The complaint asserts the same garden-variety claims that we typically see in these cases—claims under California’s unfair competition, false advertising and warranty laws as well as the federal Magnuson-Moss Warranty Act.

In ruling on Gerber’s motion to dismiss, U.S. District Judge Lucy Koh rejected Gerber’s argument that Plaintiff’s claims are preempted by FDA labeling regulations. In particular, the court declined to extend the Ninth Circuit’s preemption decision in Pom [see our prior discussion here.] to state law claims, finding that:

 “[I]n Pom, the Ninth Circuit limited its ruling to the federal Lanham Act and explicitly declined to address whether plaintiff’s state-law claims were also preempted.” 

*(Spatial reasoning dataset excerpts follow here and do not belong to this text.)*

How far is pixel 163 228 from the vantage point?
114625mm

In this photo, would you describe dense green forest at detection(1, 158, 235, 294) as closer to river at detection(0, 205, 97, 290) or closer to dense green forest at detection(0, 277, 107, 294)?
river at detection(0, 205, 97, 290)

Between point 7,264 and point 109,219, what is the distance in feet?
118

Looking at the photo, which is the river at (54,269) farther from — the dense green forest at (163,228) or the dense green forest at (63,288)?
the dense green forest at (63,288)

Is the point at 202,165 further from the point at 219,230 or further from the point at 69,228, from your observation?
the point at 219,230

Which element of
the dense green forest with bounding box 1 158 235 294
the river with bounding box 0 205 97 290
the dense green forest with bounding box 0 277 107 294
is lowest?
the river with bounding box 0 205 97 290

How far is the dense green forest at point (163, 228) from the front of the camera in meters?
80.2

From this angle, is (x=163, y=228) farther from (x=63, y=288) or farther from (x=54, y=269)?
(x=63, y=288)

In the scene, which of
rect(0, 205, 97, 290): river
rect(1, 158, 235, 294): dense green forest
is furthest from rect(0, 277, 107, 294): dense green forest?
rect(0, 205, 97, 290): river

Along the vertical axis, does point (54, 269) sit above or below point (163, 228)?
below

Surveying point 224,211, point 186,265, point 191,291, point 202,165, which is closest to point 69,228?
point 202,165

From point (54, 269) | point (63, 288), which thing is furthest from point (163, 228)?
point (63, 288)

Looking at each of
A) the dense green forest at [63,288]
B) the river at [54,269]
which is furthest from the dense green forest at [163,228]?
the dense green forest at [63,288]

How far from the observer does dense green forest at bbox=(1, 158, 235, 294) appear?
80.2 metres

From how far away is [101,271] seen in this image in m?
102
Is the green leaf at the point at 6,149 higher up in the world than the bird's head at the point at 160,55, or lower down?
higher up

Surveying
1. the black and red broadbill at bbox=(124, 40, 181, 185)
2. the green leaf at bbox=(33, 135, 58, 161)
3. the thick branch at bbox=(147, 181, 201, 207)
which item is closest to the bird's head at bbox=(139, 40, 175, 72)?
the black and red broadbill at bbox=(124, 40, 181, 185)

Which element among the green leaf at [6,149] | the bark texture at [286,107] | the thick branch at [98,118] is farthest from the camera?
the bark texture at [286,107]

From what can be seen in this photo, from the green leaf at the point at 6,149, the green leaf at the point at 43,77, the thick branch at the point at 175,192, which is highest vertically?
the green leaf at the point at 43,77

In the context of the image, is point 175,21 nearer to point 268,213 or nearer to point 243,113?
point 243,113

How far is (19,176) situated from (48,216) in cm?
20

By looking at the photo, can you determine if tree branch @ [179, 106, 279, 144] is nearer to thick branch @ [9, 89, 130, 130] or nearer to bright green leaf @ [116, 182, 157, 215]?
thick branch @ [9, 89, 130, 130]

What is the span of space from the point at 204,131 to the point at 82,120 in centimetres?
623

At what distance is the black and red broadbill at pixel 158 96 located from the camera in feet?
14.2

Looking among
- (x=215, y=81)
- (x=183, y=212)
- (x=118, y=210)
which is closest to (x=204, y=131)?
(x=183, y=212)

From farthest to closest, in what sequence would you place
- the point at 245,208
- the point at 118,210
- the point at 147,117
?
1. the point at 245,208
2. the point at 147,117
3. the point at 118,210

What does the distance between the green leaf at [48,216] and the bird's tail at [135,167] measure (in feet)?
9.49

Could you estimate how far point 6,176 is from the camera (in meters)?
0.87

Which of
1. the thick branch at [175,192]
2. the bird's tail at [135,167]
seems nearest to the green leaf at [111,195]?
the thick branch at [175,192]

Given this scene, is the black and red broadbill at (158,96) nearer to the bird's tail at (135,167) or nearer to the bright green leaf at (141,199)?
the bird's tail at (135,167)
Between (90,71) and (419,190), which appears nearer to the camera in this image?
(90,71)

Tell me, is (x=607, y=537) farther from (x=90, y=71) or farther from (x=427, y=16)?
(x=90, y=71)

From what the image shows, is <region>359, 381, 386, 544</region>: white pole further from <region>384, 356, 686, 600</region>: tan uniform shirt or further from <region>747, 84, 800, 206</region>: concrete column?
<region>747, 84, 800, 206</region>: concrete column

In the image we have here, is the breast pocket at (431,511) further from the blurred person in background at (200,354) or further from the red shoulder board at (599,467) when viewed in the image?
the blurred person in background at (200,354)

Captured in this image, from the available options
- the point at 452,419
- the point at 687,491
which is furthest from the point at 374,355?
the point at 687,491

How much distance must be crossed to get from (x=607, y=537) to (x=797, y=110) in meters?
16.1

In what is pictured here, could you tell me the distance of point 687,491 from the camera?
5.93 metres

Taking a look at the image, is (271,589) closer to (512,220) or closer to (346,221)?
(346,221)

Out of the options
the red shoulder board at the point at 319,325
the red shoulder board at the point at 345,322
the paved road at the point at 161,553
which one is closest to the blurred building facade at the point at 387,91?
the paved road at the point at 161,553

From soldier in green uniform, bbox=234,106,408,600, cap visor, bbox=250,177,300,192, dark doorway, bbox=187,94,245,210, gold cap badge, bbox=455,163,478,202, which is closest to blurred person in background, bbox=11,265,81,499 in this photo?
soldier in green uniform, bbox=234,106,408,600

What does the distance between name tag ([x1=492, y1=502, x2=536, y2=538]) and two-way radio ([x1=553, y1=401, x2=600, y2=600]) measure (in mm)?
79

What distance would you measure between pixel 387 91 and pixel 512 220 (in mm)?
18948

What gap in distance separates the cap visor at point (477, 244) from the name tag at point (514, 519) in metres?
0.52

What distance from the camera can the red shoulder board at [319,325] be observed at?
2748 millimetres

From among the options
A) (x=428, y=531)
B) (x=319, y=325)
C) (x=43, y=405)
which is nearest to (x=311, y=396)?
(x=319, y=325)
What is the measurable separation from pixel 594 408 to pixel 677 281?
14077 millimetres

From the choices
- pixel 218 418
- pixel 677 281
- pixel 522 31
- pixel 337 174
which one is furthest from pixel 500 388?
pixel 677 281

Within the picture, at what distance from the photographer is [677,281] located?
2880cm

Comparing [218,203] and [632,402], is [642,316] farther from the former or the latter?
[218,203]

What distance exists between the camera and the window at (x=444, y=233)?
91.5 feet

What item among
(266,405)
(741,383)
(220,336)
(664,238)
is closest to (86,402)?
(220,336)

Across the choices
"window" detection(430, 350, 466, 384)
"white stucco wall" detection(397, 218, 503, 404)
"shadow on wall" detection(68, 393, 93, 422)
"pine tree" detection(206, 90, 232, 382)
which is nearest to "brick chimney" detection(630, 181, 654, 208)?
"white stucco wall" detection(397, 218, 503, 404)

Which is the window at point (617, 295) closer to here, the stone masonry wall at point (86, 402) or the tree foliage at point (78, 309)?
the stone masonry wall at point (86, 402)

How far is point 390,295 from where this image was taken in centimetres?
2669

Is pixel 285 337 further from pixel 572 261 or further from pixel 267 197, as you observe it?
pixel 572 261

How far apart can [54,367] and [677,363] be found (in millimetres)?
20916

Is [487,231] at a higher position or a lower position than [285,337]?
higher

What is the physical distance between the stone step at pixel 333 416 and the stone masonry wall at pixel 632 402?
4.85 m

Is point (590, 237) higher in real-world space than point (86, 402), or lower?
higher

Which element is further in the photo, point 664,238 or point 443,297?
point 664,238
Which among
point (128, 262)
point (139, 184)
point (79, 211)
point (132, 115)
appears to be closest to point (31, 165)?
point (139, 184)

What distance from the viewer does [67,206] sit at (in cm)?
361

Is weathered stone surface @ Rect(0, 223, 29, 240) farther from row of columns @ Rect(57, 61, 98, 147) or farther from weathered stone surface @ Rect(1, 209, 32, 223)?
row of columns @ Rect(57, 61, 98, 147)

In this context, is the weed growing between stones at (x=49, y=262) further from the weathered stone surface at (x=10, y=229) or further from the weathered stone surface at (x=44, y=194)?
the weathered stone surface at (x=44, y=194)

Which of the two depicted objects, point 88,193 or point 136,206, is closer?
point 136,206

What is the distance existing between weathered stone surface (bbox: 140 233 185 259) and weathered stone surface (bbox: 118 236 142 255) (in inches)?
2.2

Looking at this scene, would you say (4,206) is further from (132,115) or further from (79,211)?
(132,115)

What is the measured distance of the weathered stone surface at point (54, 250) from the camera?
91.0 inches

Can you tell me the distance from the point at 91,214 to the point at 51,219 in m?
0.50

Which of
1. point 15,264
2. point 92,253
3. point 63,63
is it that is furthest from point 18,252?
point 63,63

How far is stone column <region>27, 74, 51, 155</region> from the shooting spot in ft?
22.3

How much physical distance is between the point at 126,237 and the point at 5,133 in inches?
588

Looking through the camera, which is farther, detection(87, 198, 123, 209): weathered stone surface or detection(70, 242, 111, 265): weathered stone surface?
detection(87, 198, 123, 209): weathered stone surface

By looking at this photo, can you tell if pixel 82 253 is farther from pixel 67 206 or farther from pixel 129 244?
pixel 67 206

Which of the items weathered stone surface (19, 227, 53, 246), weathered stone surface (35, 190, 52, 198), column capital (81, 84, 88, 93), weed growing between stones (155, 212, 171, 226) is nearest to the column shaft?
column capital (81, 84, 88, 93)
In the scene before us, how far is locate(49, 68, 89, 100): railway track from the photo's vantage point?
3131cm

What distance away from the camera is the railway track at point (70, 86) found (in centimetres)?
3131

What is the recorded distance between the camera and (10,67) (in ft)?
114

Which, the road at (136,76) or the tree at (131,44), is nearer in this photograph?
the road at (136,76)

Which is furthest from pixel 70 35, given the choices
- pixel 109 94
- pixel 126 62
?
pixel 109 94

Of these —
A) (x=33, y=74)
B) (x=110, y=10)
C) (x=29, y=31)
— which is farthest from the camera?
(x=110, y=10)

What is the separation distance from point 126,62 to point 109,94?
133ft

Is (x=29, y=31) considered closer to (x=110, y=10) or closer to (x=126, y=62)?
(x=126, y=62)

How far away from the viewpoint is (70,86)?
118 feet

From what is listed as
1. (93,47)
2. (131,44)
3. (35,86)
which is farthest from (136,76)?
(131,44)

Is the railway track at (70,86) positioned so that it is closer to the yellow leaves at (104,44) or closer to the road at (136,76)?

As we’ve discussed previously, not all courts have limited Pom to the Lanham Act and have found state law claims to be preempted where those claims impose obligations in addition to those set forth in FDA regulations. [See our discussion here.]

Gerber also urged the court to invoke the primary jurisdiction doctrine, arguing that the FDA has primary jurisdiction to undertake enforcement actions and to work directly with food manufacturers to resolve labeling issues. While that argument has had some traction recently with other courts [see our prior posts here and here and here], Judge Koh was “not persuaded”:

 “[Plaintiff’s] claims do not appear to raise highly technical issues within the FDA’s expertise. As with so many of the other food misbranding cases filed recently within this district, [Plaintiff’s] case is ‘far less about science than it is about whether a label is misleading. . . . ‘[E]very day courts decide whether conduct is misleading,’ and the ‘reasonable-consumer determination and other issues involved in Plaintiff’s lawsuit are within the expertise of the courts to resolve.’”

Gerber did have success in paring down the lawsuit. Judge Koh threw out the warranty claims, finding that product labels like those at issue in the complaint are not warranties against a product defect. The court also dismissed Plaintiff’s claims that are based on products that she did not purchase because the complaint failed to show that the labels on all of the products in the complaint are “substantially similar” to the products she did purchase. 

Gerber also succeeded in getting claims based on the “all natural” labeling dismissed. Gerber’s labels state that the products are “Made with 100% Natural Fruit.” Plaintiff claims the label is deceptive because the two products Plaintiff purchased with that label contain either citric acid or ascorbic acid (vitamin C) as an ingredient, neither of which, according to Plaintiff, is natural. The court found that argument implausible:

“If Defendants’ labels claimed that the products were ‘100% natural,’ [Plaintiff’s] allegations might be sufficient. However, [Plaintiff] fails to explain why a label claiming that a product is ‘Made with 100% Natural Fruit’ plausibly implies that the entire product—which contains ingredients other than fruit—is free of synthetic ingredients or ingredients not normally expected to be in food. Thus, [Plaintiff] fails to set forth why a reasonable consumer would find Defendants’ labels to be false and misleading.”

Plaintiff has 30 days to file an amended complaint.